About this exercise » Determine the number of lines in the listing that contain "extending". Write only that number.

═══

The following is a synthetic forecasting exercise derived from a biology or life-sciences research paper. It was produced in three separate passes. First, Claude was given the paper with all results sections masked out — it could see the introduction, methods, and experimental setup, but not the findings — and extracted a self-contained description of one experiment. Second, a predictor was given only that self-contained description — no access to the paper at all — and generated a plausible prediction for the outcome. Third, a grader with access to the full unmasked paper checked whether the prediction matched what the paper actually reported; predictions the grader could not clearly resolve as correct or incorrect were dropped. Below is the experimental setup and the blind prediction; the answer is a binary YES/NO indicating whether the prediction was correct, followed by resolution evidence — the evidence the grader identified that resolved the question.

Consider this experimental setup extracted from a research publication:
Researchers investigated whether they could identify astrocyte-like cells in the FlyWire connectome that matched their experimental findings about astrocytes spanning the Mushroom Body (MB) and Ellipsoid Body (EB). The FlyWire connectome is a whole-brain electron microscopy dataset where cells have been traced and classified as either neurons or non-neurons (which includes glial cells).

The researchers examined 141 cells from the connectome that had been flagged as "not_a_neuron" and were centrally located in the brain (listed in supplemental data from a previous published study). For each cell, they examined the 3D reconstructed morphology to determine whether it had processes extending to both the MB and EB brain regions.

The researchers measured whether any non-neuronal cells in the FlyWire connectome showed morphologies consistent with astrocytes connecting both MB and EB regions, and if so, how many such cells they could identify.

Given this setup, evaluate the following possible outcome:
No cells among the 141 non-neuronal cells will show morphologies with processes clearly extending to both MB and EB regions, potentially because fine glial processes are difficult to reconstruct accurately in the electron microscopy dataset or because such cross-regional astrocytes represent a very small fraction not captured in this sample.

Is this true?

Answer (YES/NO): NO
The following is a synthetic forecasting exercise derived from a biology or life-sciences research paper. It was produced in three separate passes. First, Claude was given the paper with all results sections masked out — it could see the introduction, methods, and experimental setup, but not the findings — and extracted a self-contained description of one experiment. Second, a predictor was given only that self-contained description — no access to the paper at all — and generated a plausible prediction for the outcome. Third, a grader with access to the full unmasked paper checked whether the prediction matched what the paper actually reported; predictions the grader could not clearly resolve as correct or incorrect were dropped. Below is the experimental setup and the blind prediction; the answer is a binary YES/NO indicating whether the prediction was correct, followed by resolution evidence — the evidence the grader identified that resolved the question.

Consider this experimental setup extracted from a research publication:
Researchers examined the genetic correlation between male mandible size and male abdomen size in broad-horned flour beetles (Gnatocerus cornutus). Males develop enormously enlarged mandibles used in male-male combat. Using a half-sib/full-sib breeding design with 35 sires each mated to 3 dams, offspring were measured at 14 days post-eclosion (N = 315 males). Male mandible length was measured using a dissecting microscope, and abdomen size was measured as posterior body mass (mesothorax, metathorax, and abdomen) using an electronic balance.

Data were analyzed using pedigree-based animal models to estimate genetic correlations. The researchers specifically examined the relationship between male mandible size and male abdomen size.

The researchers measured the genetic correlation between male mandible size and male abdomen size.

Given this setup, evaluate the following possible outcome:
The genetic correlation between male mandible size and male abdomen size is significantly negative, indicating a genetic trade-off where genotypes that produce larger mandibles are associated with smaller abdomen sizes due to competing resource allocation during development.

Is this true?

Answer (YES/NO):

═══

Reply » 2